« Je suis un réac » : un premier roman français (c’est beaucoup pour un seul livre) qui commence sur une phrase pareille ne peut pas être tout à fait banal. De fait, c’est le roman d’un déçu qu’a écrit Victor Loupan, déçu par cette poignée d’idées friables à laquelle lui et une bonne partie de sa génération (celle, bien sûr, des soixante-huitards déconfits qui, en quelques décennies, ont adroitement troqué pavés et révolution contre bonté et social-démocratie) se sont longtemps agrippés. Il s’appelle Nicolas Brun (il aurait pu être rouge : faut-il y voir une malice déplacée ?), exerce l’honorable profession de journaliste, et a jusqu’à maintenant été plutôt fier d’être passé du statut de petit provincial anonyme à celui de parisien raisonnablement célèbre, en tous cas dans le milieu étriqué où il baigne. On le charge d’un reportage sur l’affaire Dutroux : mauvaise idée. « Résoudre l’équation enfant / sexe, nota-t-il. Téléphoner à la fille Dolto, à Edwige Dantier, à Gabriel Matzneff. Il barra le dernier nom. » Incapable de pondre un papier qui ne verse pas dans les ornières de la grandiloquence et prenne un peu de hauteur vis-à-vis de l’événement (les éditorialistes français y parviennent pourtant tous les jours ou toutes les semaines, avec plus ou moins de réussite), notre plumitif déprime.
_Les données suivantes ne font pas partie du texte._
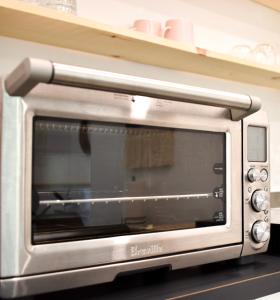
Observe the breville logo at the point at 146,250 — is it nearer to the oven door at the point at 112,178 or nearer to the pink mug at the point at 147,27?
the oven door at the point at 112,178

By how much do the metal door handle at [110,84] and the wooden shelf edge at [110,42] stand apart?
0.94 feet

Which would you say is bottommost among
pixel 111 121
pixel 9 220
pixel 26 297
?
pixel 26 297

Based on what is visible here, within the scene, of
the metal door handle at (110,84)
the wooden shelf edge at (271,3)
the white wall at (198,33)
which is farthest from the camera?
the wooden shelf edge at (271,3)

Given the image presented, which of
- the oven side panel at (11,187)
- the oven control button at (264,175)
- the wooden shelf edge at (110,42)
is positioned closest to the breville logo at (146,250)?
the oven side panel at (11,187)

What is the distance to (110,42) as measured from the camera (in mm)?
1083

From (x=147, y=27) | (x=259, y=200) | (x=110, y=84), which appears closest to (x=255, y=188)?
(x=259, y=200)

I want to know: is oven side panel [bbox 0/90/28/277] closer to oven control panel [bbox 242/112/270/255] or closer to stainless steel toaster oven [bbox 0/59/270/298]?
stainless steel toaster oven [bbox 0/59/270/298]

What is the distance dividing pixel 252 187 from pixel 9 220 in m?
0.52

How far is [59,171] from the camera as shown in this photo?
2.38ft

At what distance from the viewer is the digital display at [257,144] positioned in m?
0.97

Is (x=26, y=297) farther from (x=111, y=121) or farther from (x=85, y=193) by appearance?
(x=111, y=121)

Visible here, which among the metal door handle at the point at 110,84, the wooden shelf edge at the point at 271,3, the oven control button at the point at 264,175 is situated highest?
the wooden shelf edge at the point at 271,3

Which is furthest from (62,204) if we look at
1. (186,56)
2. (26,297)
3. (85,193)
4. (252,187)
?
(186,56)

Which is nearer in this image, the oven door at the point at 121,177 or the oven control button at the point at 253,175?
the oven door at the point at 121,177
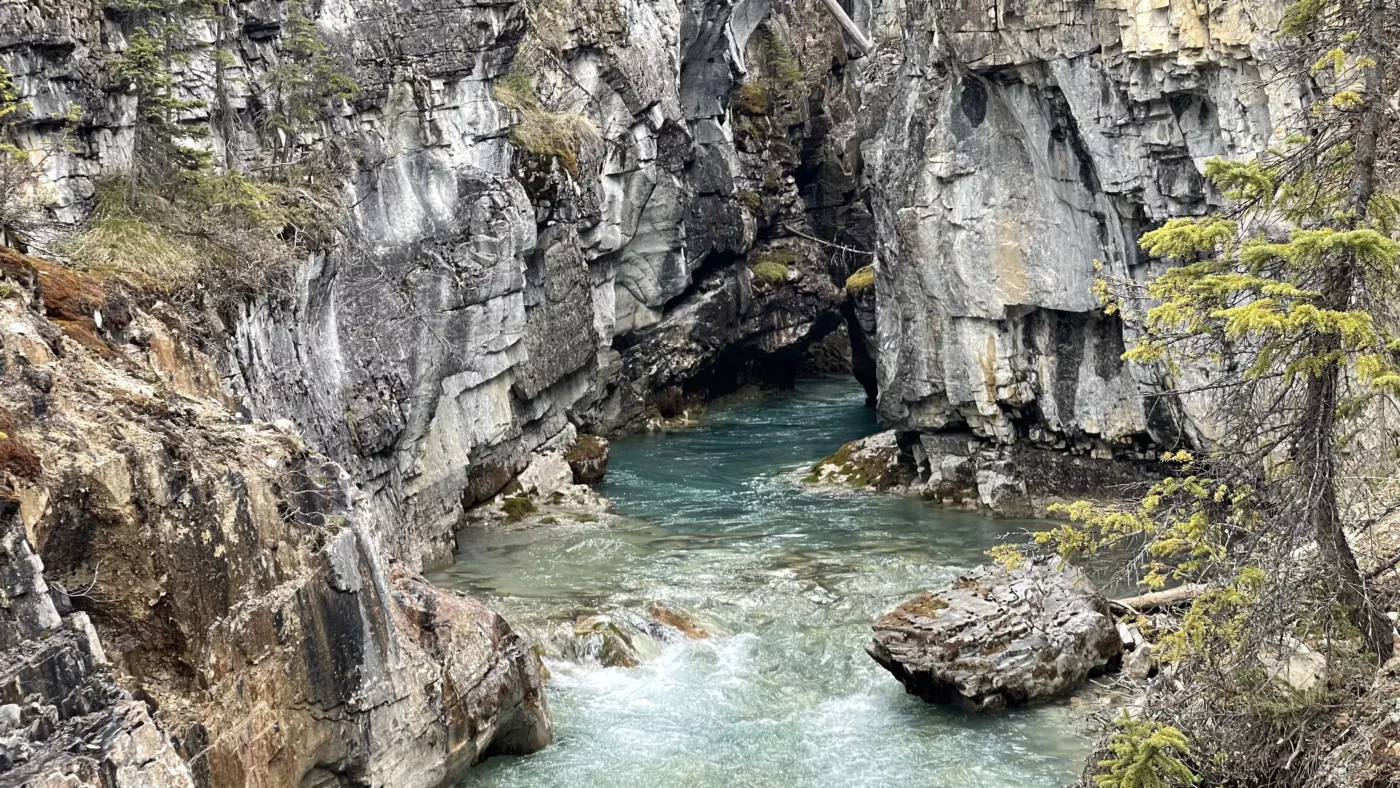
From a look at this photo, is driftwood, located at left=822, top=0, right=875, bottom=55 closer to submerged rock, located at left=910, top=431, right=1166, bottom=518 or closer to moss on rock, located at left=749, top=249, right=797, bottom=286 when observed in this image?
moss on rock, located at left=749, top=249, right=797, bottom=286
Plongé dans le plus complet désarroi, il quitte sa compagne et file se ressourcer un peu dans le Vercors, du côté de chez sa Grand-Mère ; sa quête de vérité et d’horizons neufs l’emmènera finalement en Russie (la spécialité de l’auteur, qui a beaucoup écrit sur Moscou, Le Défi russe ou Nicolas II) et aux Etats-Unis, où l’attend d’ailleurs le grand amour.
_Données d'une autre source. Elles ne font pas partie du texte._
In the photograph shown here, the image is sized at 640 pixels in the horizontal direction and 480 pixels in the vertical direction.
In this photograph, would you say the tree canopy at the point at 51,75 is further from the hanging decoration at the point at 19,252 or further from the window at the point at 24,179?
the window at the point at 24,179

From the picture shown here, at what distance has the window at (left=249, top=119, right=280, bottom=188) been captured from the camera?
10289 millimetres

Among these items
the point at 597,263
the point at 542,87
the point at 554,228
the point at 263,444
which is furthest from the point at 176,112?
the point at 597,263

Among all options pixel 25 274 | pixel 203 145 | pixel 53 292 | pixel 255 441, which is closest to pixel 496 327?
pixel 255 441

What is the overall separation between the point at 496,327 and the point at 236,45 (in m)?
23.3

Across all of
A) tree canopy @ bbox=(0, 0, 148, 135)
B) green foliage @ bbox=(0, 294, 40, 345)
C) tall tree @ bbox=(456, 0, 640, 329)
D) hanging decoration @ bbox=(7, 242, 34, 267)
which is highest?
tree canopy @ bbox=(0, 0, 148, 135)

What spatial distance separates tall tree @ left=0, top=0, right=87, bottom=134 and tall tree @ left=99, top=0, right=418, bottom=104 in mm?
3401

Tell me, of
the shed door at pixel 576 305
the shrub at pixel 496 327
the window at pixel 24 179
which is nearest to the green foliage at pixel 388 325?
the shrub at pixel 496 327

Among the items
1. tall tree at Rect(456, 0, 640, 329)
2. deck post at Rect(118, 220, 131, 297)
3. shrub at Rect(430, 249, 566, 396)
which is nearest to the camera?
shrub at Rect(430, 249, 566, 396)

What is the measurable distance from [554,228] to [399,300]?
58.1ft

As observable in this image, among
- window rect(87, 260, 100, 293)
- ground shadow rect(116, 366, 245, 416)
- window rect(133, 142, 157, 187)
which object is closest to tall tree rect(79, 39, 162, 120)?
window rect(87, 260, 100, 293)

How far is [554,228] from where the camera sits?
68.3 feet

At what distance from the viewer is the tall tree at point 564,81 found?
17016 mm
Si la prose de Victor Loupan manque souvent d’élégance, ce Désarroi n’en est pas moins un roman d’idées riche, quoique confus. Rocambolesque mais entraînante, l’intrigue planétaire et la multiplicité des portraits et rencontres lui permettent de diluer un peu des réflexions qui, condensées dans un pamphlet, auraient sans doute été trop brutales pour les belles âmes, lesquelles pousseront sans doute malgré tout leurs cris coutumiers (on pourra d’ailleurs ressortir le débat-marronnier du moment et se demander, comme on tentait de savoir si le « Michel » du roman était ou non le fidèle reflet de Michel H., si Victor L. partage ou non les vues de ses personnages). Il faut dire que le romancier n’hésite pas à mettre les répliques les plus ouvertement caricaturales dans la bouche de ceux-ci, narrateur ou autres : « J’ai revu Marseille pour la première fois depuis 50 ans. J’ai aussi voulu revoir Toulon. […] C’est vrai que c’est impressionnant, ne fût-ce que sur le plan visuel. A bien des égards, ce ne sont plus des villes françaises. » Plus loin : « Les gens vivent dans des appartements minuscules. Or, un homme, un mâle si vous préférez, a besoin d’un territoire à lui. Aujourd’hui, il n’a même pas sa chambre. La femme s’en sort mieux, à cause de la cuisine. La cuisine reste l’espace de la femme » (Isabelle A., bonjour).
C’est en vain, néanmoins, que l’on cherchera l’envie de provoquer dans ce texte qui, plutôt qu’une démonstration, semble se vouloir un simple portrait, lui-même plus impressionniste que réaliste. Avec ce que certains tiendront pour un méprisable gros bon sens, le narrateur rend compte d’une remise en question générationnelle et idéologique qui, pour l’heure, reste bel et bien du domaine du roman, quoi qu’on en dise : « Nos idées de jeunesse sont bidons. Nous sommes désormais l’incarnation du conformisme. Nos idées d’alors dominent la société d’aujourd’hui et je la trouve merdique. » Victor Loupan n’a ni la subtilité d’un Houellebecq, ni la virulence nécessaire d’un pamphlétaire. Ses références littéraires (Matzneff, donc, mais aussi Blondin, Nimier ou, bien sûr, les Dostoïevski et Tolstoï qu’il admire tant, en regrettant au passage qu’ils en éclipsent d’autres), discrètement énumérées au fil des pages, participent cependant de son ambition : celle de marcher un peu en dehors des trottoirs fleuris tracés par nos vertueux maîtres à penser. Ou celle, en définitive, d’un honnête romancier capable de jeter sur le monde un regard qui, pour n’avoir peut-être pas la belle assurance des mystifications simplistes, cherche en tous cas à s’affranchir un peu des lieux communs de l’humanitarisme vaguement démagogique auxquels tant d’autres se rangent pour éviter d’avoir à réfléchir.